Postby Wizard » May 16th, 2019, 7:05 pm

TheMotorcycleBoy wrote:
Itsallaguess wrote:
TheMotorcycleBoy wrote:
I personally would rate a Labour party with maybe TW or YC at the front.

Perhaps this Brex thing ain't so bad after all. Every cloud and all that....


Hang on - you think the Referendum result should be ignored because you think 'the financial risks have not been properly considered', and yet you would personally see a Labour Government as a silver lining?

Good luck with that one Matt.....

Itsallaguess

It's more tongue in cheek to be honest mate. It just seems that Brexit has sent a torpedo into both the Tory and Labour ranks in my naive opinion.

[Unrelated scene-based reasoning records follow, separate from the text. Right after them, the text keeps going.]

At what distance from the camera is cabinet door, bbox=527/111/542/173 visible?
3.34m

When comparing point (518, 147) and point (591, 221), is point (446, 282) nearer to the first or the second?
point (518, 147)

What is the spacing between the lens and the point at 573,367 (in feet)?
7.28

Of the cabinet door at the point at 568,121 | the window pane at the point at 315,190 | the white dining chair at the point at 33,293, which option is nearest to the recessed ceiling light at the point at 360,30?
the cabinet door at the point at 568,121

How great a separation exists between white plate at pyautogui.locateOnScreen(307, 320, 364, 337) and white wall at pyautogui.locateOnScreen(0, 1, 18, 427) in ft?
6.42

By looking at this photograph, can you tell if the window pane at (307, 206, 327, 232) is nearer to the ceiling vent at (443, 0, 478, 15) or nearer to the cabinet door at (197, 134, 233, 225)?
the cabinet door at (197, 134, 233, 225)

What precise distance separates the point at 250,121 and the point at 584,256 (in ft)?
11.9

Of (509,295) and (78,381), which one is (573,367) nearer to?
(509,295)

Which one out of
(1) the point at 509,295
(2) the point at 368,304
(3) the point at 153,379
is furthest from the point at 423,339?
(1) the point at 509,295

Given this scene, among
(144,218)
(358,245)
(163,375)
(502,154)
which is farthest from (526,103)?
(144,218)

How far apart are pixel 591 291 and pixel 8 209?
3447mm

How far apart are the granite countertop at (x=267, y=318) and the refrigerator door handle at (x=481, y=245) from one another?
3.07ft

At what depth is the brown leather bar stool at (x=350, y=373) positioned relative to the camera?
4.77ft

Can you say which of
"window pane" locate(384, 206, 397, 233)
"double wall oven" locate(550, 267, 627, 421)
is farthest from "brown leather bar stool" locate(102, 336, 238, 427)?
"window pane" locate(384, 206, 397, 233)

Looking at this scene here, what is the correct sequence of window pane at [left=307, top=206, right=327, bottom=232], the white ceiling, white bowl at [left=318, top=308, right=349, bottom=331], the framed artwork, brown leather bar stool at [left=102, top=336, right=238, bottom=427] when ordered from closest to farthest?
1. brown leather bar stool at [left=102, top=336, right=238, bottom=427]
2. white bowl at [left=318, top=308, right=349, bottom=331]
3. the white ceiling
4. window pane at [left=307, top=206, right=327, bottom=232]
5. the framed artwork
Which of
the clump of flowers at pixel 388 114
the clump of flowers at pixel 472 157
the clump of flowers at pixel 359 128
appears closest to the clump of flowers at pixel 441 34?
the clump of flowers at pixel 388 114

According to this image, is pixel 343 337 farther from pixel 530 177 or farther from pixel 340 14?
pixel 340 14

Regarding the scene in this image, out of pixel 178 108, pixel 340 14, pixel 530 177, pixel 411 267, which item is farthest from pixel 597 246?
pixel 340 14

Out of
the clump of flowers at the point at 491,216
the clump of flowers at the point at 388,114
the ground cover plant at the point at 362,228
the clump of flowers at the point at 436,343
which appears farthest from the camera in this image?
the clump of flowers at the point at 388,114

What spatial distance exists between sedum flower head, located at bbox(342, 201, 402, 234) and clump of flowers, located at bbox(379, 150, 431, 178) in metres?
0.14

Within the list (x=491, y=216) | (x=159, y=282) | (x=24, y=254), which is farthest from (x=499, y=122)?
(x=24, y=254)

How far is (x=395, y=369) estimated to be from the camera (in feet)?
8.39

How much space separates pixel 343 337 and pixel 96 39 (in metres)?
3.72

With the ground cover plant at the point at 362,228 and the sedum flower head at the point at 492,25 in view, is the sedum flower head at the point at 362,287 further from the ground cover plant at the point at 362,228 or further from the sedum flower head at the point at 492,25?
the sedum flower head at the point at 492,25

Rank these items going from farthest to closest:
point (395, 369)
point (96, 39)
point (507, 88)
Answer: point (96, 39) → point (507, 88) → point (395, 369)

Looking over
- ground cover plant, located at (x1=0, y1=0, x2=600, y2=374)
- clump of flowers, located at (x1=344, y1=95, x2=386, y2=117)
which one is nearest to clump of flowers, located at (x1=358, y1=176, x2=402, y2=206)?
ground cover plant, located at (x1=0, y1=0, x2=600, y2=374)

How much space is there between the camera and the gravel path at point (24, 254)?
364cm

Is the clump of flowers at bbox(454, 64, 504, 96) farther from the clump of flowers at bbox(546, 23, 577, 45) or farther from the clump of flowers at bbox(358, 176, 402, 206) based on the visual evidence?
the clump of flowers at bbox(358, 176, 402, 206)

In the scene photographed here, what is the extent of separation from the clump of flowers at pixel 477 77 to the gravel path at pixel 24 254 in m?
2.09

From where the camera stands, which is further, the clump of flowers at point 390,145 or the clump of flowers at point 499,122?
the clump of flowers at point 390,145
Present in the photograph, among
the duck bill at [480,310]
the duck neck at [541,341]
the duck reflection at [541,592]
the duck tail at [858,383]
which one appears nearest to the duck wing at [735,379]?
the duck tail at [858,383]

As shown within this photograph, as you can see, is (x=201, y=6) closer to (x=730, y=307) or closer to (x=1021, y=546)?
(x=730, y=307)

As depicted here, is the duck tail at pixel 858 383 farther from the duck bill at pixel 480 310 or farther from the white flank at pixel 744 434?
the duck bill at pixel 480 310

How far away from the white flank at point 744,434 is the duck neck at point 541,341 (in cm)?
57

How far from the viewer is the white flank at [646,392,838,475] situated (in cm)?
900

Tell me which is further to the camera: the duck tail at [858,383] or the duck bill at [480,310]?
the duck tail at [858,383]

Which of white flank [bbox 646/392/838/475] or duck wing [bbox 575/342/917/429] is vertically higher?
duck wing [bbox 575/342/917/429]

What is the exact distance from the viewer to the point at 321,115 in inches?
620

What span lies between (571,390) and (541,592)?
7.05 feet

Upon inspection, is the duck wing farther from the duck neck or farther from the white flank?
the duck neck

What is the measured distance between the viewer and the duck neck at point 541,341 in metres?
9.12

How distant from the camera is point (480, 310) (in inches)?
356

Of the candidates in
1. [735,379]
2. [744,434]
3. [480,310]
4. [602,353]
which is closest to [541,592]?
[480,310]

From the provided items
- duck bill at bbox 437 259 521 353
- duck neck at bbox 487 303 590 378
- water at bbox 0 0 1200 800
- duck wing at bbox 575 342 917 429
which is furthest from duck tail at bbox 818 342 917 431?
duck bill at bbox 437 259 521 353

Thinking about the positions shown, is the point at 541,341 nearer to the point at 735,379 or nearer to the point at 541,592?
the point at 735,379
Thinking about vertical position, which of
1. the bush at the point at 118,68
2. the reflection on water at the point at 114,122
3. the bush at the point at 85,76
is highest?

But on a more serious note, what was it like in private investor terms, back in the last Labour Era, i.e. Blair/Brown? Was it all that bad? I'm just curious. I wasn't even vaguely interested in investing then. But economically speaking was the B+B team really that much different than what we had with Cameron etc?

Would Labour with TW or YC in charge be really that bad? I'd assumed that those two are a lot more moderate than JC.

Sorry that's lots of questions!

Matt

You think the Blair / Brown labour Govts are a good indication of what a Corbyn Govt would be like. I am lost for words as that is well beyond naive.